Habit Changing in Horsemanship

I've been riding a lot lately and it's given me plenty of time to reflect. I think about horsemanship frequently because I believe a lot of training is done with a philosophy in mind. By this I mean that to get into a horse's head you can't just run the air out of them. Well you can... And then they get in shape.... Or they get turned out for awhile and the problem is still there when you crack them out again. I like to stick to the mentality of "make the right thing easy and the wrong thing difficult". You must be a problem solver willing to think outside the box and think like a horse. There is no overnight remedy to a lot of horse problems. All you can ask for is a little bit of improvement every day. And most horse problems are created by people anyways. A lot of horse issues aren't really issues at all. They are just habits that need to be changed. Let's say you have a horse that's really bad about walking away when you go to get on them. There's a few drills that can fix that but if you dig deeper into why a horse does it, you can find the solution. Horses walk away when you get on them because most people get on and away they go. If you change that habit by getting on, sitting for a minute or two and relaxing of flexing your horse and do this every single time, they will usually stop walking off. They do that in anticipation and you have just taken away that anticipation with no hassle.

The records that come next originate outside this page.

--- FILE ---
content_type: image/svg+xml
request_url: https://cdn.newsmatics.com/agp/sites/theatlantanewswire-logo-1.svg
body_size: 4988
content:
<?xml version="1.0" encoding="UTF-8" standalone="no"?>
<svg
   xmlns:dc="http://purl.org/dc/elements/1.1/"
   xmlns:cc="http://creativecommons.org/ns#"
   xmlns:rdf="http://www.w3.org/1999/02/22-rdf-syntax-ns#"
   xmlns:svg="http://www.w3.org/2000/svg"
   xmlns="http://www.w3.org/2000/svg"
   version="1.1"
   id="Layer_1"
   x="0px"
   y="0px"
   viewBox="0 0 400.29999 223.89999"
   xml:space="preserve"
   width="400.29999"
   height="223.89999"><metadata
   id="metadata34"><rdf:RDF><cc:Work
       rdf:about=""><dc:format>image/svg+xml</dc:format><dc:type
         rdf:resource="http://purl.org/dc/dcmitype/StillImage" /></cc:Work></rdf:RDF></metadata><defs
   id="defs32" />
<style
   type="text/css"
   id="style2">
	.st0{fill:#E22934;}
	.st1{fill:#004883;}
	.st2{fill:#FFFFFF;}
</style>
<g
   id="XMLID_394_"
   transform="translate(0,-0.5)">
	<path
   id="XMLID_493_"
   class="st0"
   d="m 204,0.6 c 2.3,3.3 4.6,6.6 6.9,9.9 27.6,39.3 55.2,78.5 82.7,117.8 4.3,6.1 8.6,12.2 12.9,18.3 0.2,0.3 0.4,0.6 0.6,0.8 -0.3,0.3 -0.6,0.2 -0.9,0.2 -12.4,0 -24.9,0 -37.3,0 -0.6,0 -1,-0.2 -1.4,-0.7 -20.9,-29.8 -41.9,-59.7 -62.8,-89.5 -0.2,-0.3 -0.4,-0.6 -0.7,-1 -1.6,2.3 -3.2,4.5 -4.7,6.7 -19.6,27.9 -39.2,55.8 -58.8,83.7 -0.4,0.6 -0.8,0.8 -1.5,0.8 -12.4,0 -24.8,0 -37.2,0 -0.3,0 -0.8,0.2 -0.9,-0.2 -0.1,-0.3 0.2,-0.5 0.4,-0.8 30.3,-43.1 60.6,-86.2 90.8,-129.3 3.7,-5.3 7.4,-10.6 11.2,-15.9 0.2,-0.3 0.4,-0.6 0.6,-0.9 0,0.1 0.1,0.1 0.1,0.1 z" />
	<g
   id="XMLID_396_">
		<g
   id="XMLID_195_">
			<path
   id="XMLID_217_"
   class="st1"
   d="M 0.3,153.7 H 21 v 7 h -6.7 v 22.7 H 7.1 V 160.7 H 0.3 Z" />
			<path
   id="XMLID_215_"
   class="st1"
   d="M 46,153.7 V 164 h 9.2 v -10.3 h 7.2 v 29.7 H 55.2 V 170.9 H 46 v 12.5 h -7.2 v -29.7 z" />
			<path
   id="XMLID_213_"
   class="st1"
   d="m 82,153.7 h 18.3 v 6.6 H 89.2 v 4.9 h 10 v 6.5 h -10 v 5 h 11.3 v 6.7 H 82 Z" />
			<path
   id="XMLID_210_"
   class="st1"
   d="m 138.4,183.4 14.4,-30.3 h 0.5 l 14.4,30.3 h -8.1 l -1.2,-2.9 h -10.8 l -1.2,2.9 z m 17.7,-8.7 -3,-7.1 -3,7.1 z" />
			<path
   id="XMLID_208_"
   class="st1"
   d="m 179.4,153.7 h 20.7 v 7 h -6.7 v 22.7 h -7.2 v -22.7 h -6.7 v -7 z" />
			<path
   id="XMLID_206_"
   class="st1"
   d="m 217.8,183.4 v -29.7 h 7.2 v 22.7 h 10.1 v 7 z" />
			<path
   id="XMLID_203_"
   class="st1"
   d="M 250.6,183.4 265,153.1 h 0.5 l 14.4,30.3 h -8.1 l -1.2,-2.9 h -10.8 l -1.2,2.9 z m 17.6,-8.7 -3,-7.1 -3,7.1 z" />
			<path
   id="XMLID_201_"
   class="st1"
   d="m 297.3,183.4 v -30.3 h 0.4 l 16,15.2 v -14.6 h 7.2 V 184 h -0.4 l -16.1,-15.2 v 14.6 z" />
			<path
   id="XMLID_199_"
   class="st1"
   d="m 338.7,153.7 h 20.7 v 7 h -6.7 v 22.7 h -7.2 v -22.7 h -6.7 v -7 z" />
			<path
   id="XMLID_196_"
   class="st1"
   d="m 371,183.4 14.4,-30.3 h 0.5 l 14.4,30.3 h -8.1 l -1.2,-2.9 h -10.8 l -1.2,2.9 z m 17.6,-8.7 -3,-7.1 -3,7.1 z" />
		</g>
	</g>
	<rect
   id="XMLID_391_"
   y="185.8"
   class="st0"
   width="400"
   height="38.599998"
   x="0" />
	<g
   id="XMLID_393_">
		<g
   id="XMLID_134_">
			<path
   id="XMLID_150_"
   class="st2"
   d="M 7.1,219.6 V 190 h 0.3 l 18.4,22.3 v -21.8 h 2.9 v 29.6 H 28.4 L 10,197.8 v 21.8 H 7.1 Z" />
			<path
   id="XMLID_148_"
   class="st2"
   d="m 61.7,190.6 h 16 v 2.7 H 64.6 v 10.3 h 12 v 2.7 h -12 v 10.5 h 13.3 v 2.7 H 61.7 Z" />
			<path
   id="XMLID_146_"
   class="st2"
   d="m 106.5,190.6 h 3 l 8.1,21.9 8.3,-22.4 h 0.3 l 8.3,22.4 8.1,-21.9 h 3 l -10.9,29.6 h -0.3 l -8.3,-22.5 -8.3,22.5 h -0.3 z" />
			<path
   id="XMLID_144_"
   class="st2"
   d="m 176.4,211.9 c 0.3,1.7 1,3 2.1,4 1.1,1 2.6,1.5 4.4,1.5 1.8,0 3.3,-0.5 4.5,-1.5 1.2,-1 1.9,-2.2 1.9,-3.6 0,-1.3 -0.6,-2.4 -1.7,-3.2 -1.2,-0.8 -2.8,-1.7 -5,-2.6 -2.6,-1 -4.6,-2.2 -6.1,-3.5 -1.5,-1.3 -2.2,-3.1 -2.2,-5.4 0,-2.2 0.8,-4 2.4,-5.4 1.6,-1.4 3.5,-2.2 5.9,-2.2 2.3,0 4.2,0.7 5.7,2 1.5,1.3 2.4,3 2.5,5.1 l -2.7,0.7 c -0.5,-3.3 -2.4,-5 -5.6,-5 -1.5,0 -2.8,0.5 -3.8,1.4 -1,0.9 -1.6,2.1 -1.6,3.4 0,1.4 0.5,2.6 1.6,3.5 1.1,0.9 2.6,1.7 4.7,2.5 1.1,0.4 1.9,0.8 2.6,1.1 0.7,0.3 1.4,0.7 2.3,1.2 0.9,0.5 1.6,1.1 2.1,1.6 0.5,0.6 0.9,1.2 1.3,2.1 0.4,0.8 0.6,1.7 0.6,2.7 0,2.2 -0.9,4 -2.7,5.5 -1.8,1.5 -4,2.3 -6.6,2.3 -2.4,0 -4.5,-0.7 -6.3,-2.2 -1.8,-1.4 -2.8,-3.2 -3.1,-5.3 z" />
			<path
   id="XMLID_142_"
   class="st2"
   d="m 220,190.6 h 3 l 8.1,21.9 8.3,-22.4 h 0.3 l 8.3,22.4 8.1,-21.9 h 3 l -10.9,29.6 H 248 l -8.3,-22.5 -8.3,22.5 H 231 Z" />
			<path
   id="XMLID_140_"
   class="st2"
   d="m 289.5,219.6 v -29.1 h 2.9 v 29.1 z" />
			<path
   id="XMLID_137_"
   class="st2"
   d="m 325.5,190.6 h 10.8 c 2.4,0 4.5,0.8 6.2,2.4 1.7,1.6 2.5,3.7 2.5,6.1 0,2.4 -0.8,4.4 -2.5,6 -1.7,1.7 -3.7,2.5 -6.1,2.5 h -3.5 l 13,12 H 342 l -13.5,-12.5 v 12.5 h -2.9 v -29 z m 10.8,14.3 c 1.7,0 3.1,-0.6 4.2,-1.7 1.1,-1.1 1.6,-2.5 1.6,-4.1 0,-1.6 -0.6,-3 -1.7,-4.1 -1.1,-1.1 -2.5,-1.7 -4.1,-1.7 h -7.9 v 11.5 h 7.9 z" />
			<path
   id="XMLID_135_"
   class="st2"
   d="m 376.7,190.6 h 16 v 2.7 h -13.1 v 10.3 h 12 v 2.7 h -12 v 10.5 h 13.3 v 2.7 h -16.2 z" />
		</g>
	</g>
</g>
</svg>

I have a colt in who has a strong flight response. He started bolting when I'd ask for the first few steps and would stiffen up and not respond to a one rein stop. I was at a loss and talking to a trainer staying with us and he said to change the habit. Start by ponying him off another horse for the first few steps and then unhook, or put him in a smaller pen and get his feet moving. I could have kept doing the same thing over and over again (insanity right?), or change the habit. Today when I rode the colt, he didn't bolt. I changed the routine and set myself up for success. It's not giving in or giving up. You have to let go of human thought and create a new routine for the horse.

All horse behavior is habitual. Use your brain, not violence or force, to come to an answer that best benefits the partnership of you and your horse.